Written by Dan Slott
Art by Ryan Stegman
Release Date: January 30, 2013

STK521123The dreaded “5th Wednesday of the month” for comic book readers is no more! With Marvel’s extremely hectic and jam packed Marvel Now release schedule, readers get a double dose of Spider-Man for the month of January. After the reveal at the end of issue 1, that isn’t a bad thing.

“SpOck” (Spidey+Doc Ock. Eh? eh?) continues his quest to improve both the lives of Spider-Man and Peter Parker.  In issue #2 he sets his sights on a certain redhead, Mary Jane Watson. The story and saga of SpOck is still good clean fun. A lot of the parts that I enjoyed so much in issue 1 continued in this issue and SpOck is quickly becoming one of my favorite characters in the Marvel Universe right now. He’s written about as close to perfect as you can get. SpOck is consistently funny and his approach to certain situations and inner dialogue are always interesting. There have been many different spider-mans and characters that have spawned from this corner of the Marvel Universe, but no one else has had the same problems as Peter Parker and I really enjoy seeing another character attack them and appreciate how difficult it is.

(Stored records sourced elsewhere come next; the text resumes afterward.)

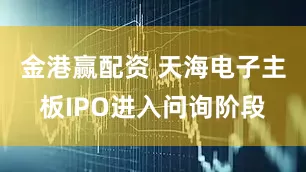 金港赢配资 天海电子主板IPO进入问询阶段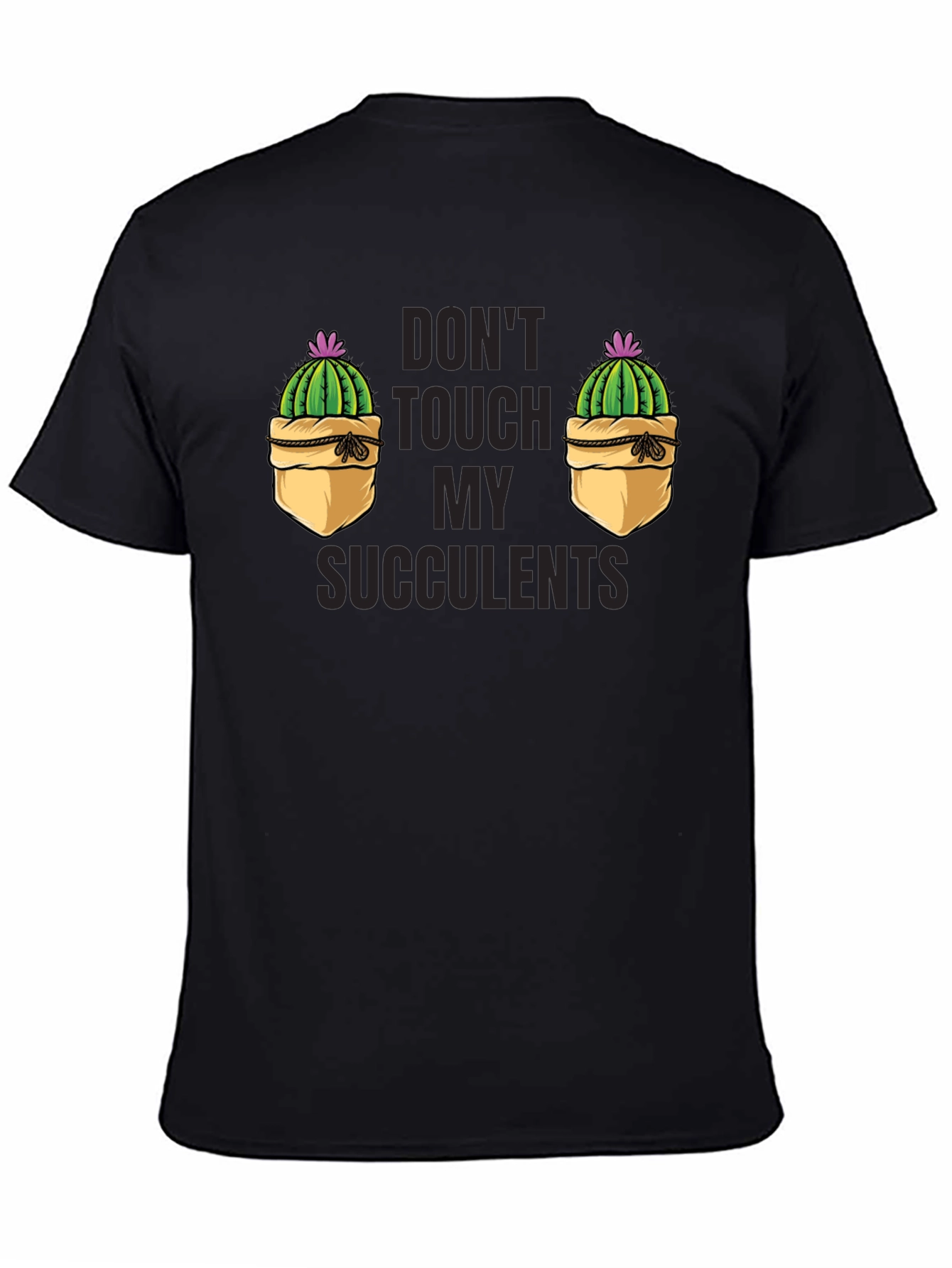 Black Don't Touch My Succulents Graphic T-Shirt view 4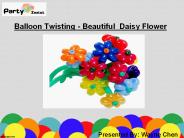 Beautiful Balloon Twisting Daisy Flower - Party Zealot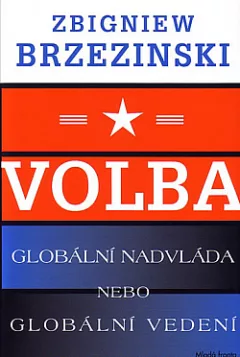 Volba: globální nadvláda nebo globální vedení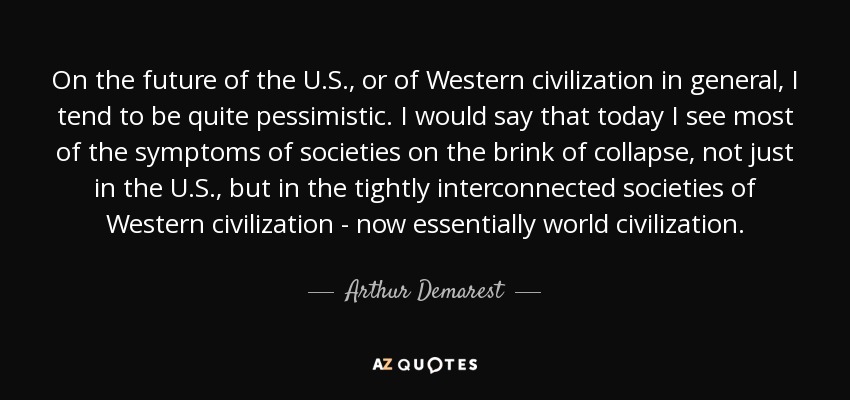 On the future of the U.S., or of Western civilization in general, I tend to be quite pessimistic. I would say that today I see most of the symptoms of societies on the brink of collapse, not just in the U.S., but in the tightly interconnected societies of Western civilization - now essentially world civilization. - Arthur Demarest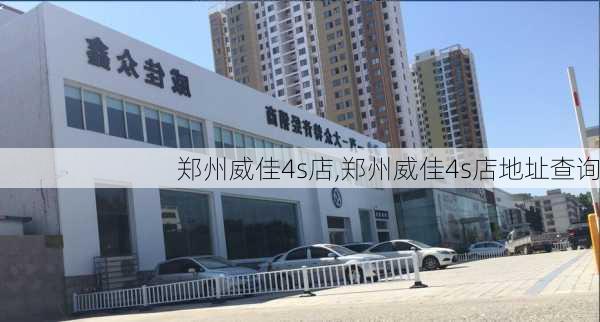 郑州威佳4s店,郑州威佳4s店地址查询-第1张图片-立方汽车网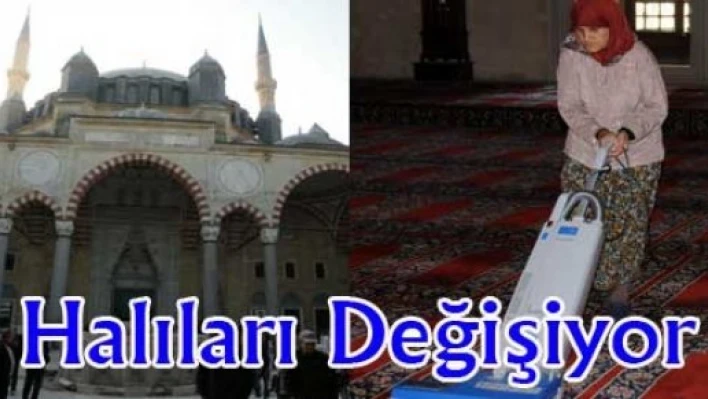 Selimiye'de halılar değişecek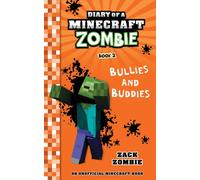 Diary of a Minecraft Zombie Book 2: Bullies and Buddies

Oddly enough, the part of the book that holds issue 2 back is the ‘real’ Peter Parker.  When Ghost Peter was revealed at the end of issue 1, I knew he would have a presence in the book. I didn’t expect him to already have this much of a presence  Ghost Peter is essentially now in every single panel that features Spider-Man. It’s a shame because forcing him into so much of the book is really taking away from Doc Ock and not giving him the spotlight his character deserves. Most of the pages felt very cluttered.  You have a character (SpOck) that loves to talk and a background character (Ghost Peter) that also loves to talk but because of his situation is basically talking to himself and filling each panel with 2 conversations.  Combine those with a writer who leans more towards dialogue and you have an overwhelmingly amount of dialogue bubbles through the comic.

The clutter is especially frustrating because it’s hiding some truly wonderful art by Ryan Stegman. He has quite a challenge because he has to draw the same character twice in most panels. Not only do they have to look exactly alike and remain consistent the whole way through, but Stegman also needs to display completely different in each panel they are featured together. He manages to pull it off flawlessly. His vision is Spider-Man is one of  my favorites right now. Since Dan Slott will never leave Spider-Man, I hope this become a team for quite a while because I want to see much more of Ryan Stegman’s art on Spidey.

I do have beef with the cover though. It felt like a cover that garnered not so favorable news stories last year. The iconic image of Spidey kissing MJ was enough to make this cover stand out and her back breaking posture in a skin tight black dress wasn’t necessary. The cover definitely felt like an afterthought because she is respectfully drawn through the whole comic, and even her ‘clubbing’ outfit didn’t even stand out.

Superior Spider-Man still has a ton going for it. I can safely say I would recommend the series to Spider-Man fans, but the only way this story is going to work going in the future is if they let the NEW Spider-Man become the star of the title.